Rough sets, constructed by Pawlak [18], are used as an effective method for feature selection, pattern recognition, data mining and so on. The framework consists of lower and upper approximations. This is traditionally applied to complete information tables with nominal attributes. Fruitful results are reported in various fields. However, when we are faced with real-world objects, it is often necessary to handle attributes that take a continuous value. Furthermore, objects with incomplete information ubiquitously exist in the real world. Without processing incomplete and continuous information, the information generated in the real world cannot be fully utilized.
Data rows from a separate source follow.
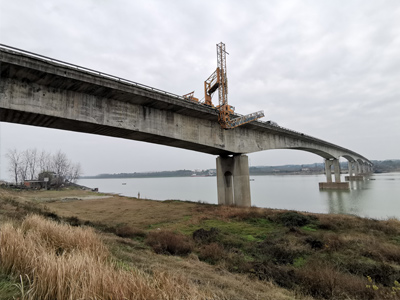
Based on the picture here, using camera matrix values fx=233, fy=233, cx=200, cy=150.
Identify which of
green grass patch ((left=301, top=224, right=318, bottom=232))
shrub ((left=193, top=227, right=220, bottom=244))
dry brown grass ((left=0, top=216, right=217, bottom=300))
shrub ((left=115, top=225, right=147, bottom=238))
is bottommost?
green grass patch ((left=301, top=224, right=318, bottom=232))

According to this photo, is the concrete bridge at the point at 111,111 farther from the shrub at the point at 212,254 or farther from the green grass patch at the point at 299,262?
the green grass patch at the point at 299,262

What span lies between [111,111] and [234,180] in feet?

Therefore, extended versions of the rough sets have been proposed to handle incomplete information in continuous domains.
An approach handling incomplete information, which is often adopted [7, 20,21,22], is to use the way that Kryszkiewicz applied to nominal attributes [8]. This approach gives in advance the indistinguishability of objects that have incomplete information with other objects. However, it is natural that there are two possibilities for incomplete information objects. One possibility is that an object with incomplete information may have the same value as another object. That is, the two objects may be indiscernible. The other possibility is that the object may have a different value from another object. That is, they may be discernible. Giving in advance the indiscernibility corresponds to neglecting one of the two possibilities. Therefore, the approach leads to loss of information and creates poor results [11, 19].
Another approach is to directly use indiscernibility relations extended to handle incomplete information [14]. Yet another approach is to use possible classes obtained from the indiscernibility relation on a set of attributes [15]. These two approaches have no computational complexity for the number of values with incomplete information. We need to give some justification to these extended approaches. It is known in discrete data tables that an approach using possible class has some justification from the viewpoint of possible world semantics [12]. We focus on an approach directly using indiscernibility relations.Footnote 1 To give it some justification, we need to develop an approach that is based on possible world semantics. The previous approaches are developed under possible tables derived from an incomplete and continuous information table. Unfortunately, an infinite number of possible tables can be generated from an incomplete and continuous information table. Possible world semantics cannot be applied to an infinite number of possible tables.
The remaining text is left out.